玄関のドアスコープから女性の着替えを盗撮。単眼鏡を悪用した手口が明らかに
玄関ドアのドアスコープ(のぞき穴)から、室内がのぞかれたり、盗撮されたりする被害が各地で起きている。本来は外から見えない構造になっているが、美術鑑賞などで使われる単眼鏡(小型望遠鏡)を悪用する手口がネットで拡散。気づかないまま被害に遭っているケースが多いとみられ、専門家は小物で穴を塞ぐなどの対策を呼びかけている。
被害気づかず
「ネットで盗撮する方法を知り、ストレス発散のためにやった」
京都府内のマンションで2020年9月、玄関のドアスコープから室内で着替えていた女性を盗撮したとして昨年8月に府迷惑防止条例違反などで起訴された府内の男(42)は、読売新聞の取材に、消え入るような声で話した。
起訴状や検察側の冒頭陳述などによると、男は女性宅前の通路からドアスコープに単眼鏡を取り付け、スマートフォンのカメラで動画を撮影。自分の好みの女性を探すため、別のマンションも巡ってのぞきを繰り返していたという。
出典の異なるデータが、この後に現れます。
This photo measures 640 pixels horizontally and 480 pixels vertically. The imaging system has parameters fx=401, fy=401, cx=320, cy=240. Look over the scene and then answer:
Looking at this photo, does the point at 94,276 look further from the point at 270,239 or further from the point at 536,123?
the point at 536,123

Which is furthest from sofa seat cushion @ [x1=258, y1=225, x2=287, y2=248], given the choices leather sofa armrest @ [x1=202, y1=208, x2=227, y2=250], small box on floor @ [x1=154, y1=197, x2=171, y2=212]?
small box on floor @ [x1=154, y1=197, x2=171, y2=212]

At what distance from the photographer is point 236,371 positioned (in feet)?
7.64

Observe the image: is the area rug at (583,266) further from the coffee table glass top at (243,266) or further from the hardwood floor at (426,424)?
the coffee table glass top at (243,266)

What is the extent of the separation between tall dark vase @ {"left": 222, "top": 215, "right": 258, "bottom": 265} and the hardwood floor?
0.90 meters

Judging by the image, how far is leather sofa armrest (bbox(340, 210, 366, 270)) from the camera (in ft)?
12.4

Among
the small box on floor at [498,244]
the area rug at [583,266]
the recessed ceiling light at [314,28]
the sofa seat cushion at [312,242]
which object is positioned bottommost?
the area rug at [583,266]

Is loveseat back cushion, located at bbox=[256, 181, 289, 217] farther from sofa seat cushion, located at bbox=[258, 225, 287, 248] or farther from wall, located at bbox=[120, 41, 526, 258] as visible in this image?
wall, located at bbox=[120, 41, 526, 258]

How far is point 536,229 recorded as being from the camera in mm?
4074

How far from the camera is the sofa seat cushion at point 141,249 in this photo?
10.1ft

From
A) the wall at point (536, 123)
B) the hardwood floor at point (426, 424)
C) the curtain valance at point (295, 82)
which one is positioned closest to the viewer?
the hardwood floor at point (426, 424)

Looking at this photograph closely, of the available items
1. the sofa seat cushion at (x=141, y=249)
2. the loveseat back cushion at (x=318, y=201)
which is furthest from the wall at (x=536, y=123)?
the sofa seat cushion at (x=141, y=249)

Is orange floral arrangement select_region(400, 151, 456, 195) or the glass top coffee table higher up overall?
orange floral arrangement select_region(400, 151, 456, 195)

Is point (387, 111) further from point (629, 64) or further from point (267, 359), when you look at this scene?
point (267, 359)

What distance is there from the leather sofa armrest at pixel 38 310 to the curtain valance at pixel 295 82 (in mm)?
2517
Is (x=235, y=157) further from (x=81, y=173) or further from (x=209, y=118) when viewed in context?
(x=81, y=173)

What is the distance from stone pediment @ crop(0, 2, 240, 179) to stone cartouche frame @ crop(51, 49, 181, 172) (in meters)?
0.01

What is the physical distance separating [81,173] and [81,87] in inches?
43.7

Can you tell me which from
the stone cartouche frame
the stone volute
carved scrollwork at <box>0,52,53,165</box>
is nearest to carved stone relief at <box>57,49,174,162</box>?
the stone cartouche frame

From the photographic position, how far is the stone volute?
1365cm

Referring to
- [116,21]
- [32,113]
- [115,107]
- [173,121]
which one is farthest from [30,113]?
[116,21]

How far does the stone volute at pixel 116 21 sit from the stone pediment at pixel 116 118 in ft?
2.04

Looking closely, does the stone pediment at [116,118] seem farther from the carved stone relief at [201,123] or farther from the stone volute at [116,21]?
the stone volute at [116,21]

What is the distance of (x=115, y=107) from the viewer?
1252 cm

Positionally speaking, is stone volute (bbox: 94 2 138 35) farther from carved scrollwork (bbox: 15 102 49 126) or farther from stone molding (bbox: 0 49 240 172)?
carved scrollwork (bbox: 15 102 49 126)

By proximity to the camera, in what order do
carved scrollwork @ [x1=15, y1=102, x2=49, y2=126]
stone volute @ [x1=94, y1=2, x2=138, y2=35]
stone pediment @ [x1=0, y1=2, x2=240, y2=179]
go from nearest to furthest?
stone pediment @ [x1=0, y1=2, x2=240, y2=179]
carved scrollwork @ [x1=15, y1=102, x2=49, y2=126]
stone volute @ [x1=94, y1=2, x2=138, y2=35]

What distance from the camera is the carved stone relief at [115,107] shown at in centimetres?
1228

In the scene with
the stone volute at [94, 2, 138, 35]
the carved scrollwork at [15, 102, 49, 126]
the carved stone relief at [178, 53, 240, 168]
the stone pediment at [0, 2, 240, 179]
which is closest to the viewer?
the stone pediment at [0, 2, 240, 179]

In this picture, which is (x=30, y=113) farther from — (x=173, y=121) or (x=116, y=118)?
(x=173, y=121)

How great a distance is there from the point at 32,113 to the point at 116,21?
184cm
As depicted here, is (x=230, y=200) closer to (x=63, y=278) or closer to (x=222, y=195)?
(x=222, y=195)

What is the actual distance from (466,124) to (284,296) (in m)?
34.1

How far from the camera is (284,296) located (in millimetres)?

昨年12月に京都地裁で開かれた公判で、男は「多い時は週2回、仕事帰りにのぞいていた」と説明。女性は男と面識がなく、府警が捜査するまで被害に気づいていなかったという。
男は今年1月、懲役2年、保護観察付き執行猶予4年(求刑・懲役2年)の有罪判決を言い渡された。男は取材に「簡単なのではまってしまった。被害者に申し訳ないことをした」と謝罪した。
なぜ見える?
ドアスコープは、室内から訪問者の姿を確認するためのものだ。光の屈折を利用して広範囲が見られる魚眼レンズが使われ、外側からはほぼ見えない仕組みだ。
しかし、同じような構造の単眼鏡の接眼部をドアスコープにあてると光の屈折が相殺され、通常のガラスのように、外側から室内が見通せるようになるという。こうした手口はネット上で広く紹介され、警察幹部は「摘発は氷山の一角で、今後さらに被害が増える可能性がある」と語る。